::: Data for this exercise

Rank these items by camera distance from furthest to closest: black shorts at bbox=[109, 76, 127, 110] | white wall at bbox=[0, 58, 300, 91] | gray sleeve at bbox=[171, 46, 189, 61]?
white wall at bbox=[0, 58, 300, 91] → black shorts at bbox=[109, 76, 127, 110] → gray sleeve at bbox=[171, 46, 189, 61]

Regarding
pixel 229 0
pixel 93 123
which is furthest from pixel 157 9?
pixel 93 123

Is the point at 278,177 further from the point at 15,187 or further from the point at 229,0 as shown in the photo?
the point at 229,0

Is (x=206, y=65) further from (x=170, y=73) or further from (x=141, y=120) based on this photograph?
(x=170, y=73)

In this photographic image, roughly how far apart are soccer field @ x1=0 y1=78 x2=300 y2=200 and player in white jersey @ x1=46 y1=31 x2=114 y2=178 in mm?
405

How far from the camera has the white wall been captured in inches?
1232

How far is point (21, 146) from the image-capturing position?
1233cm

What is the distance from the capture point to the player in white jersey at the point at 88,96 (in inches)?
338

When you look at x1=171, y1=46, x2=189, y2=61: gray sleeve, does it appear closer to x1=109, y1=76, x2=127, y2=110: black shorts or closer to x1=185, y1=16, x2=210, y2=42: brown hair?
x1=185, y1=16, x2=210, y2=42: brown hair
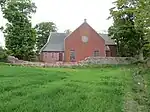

::::::

Please pull out each line of the listing above that contains the word "brown" and copy those lines in full.

When you look at x1=171, y1=46, x2=189, y2=61: gray sleeve, does it appear closer to x1=109, y1=76, x2=127, y2=110: black shorts or closer to x1=185, y1=16, x2=210, y2=42: brown hair?
x1=185, y1=16, x2=210, y2=42: brown hair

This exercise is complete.